I used to think that Gatorade had little tiny alligators swimming around in it.
I used to think that beer was horse pee. Probably because that's what my mom told me...
My mom told me that pink lemonade came from female lemons. I didn't clue in until I started taking science in grade seven...
Only until recently (aged 48) did my friend think that cafe au lait was actually cafe ole, as in what a bull fighter might say!
When i was little i didn't understand the phrase 'one for the road' i thought it was some good luck ritual to pour a drink on the road before u drove.
I used to believe that if you drank too much you would get drunk. I didn't know it had to alcohol, so I got very worried after my sister drank a lot chocolate milk as I thought she would get drunk.
When I was little, I used the think they sold licorice at the liqour store, so when my parents went to the liqor store, i would always ask to come to get licorice
I always thought there was a drinking age for coffee, because it was an adult drink like beer and wine.

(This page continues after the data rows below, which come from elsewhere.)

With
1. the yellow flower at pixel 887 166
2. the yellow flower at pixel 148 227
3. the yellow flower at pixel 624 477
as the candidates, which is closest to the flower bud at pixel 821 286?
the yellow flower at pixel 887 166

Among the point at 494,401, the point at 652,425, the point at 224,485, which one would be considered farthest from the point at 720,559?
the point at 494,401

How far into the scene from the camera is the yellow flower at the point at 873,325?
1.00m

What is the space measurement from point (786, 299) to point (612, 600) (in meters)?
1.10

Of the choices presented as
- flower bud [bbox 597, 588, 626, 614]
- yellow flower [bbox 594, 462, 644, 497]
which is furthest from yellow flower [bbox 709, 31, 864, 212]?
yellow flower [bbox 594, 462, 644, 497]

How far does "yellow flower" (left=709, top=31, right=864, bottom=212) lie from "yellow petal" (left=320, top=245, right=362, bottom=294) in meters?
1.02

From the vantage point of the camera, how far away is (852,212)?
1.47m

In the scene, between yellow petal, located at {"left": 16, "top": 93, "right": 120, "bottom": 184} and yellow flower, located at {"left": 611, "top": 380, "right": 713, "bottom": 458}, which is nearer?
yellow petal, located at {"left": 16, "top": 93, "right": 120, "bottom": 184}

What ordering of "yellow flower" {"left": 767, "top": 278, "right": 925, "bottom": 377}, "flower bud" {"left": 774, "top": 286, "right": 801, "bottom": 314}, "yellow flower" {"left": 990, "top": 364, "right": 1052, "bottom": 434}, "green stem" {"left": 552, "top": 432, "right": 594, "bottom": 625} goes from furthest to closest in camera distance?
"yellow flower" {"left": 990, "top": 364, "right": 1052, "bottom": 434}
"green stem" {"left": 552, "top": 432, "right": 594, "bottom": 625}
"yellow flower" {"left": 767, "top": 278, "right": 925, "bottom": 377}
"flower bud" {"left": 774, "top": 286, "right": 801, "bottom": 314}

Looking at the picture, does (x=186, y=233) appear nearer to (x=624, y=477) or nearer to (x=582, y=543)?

When I was 5 my grandma and I drove past a restraunt and their sign said "Half price cocktails". I asked my grandma what a cock was and she said a rooster. And I had a fit because I thought they were eating cock's tails.
I knew that if you waited a little bit, food and drinks would cool down. I was astonished that my cold soda kept getting warmer instead.
When I was about 6, my mom told me that if I drank too much water, I will have frogs in my stomach.And every time my stomach was making weird noises(for example-when I was hungry) I was convinced that the frogs were making those noises.
When I was really little...maybe like 3 or 4, I used to believe that cups of juice magically refilled themselves, because I would finish mine and leave it on the table and then, while I was gone, my mom would refill it...so when I came back it was like magic! :-)
As a child I believed that Scotch whisky had other uses besided just drinking. For one I thought it provided the sticky substance on Scotch tape. So one day when I found that some old Scotch tape on a book of mine was no longer sticking, I tried to make it stick again by putting some of my father's Scotch on it. Needless to say, that didn't work. Knowing what I know now, I'm just glad that my father never noticed any of his Scotch to be missing. I really doubt that he would have believed my explanation if he had!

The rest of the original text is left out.